Car le Vice
Car le Vice, rongeant ma native noblesse,
is guilty of this snarling, of flapping wings.
All day I brag and whoop and dance,
when the sun sets, I’m stunned: a white square of white blueness,
hit with a harpoon like a whale. A little pin,
little as a diamond, makes a histological preparation
from my soul. Hey! how do you even survive,
my dearest, how do you recover?
Such incredibly pathetic questions
Tomaž Šalamun asks his soul to get to
the bottom of things. But there are no things. No bottom.
Just this instructive tale about the creative process
with which sooner or later every immortal destroys
its observers. So that it may float in peace, il Terribile.
Note: The first line is from Stéphane Mallarmé’s poem “Angoisse”; the line is in French in the original Slovenian poem.

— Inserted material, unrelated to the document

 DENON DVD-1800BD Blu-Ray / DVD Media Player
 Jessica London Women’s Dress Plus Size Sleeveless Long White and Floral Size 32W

It means “For vice, gnawing my native nobility.”
Car le vice
Car le Vice, rongeant ma native noblesse,
je kriv za to renčanje, za mahedranje s krili.
Ves dan se hvalim in vriskam in plešem,
ko pade sonce, ostrmim: bel kvadrat bele modrine,
s harpuno zadet kot kit. Mala, kot diamant
mala bucika naredi iz moje duše histološki
preparat. Hej! kako potem sploh preživiš,
moja najdražja, kako se obnavljaš?
Taka, neverjetno patetična vprašanja
postavlja Tomaž Šalamun svoji duši, da bi
prišel zadevi do dna. A ni zadeve. Ni dna.
Samo taka poučna bajka o ustvarjalnem procesu,
ki z njo prej ali slej vsak nesmrtni zamori
svoje opazovalce. Da plava v miru, il Terribile.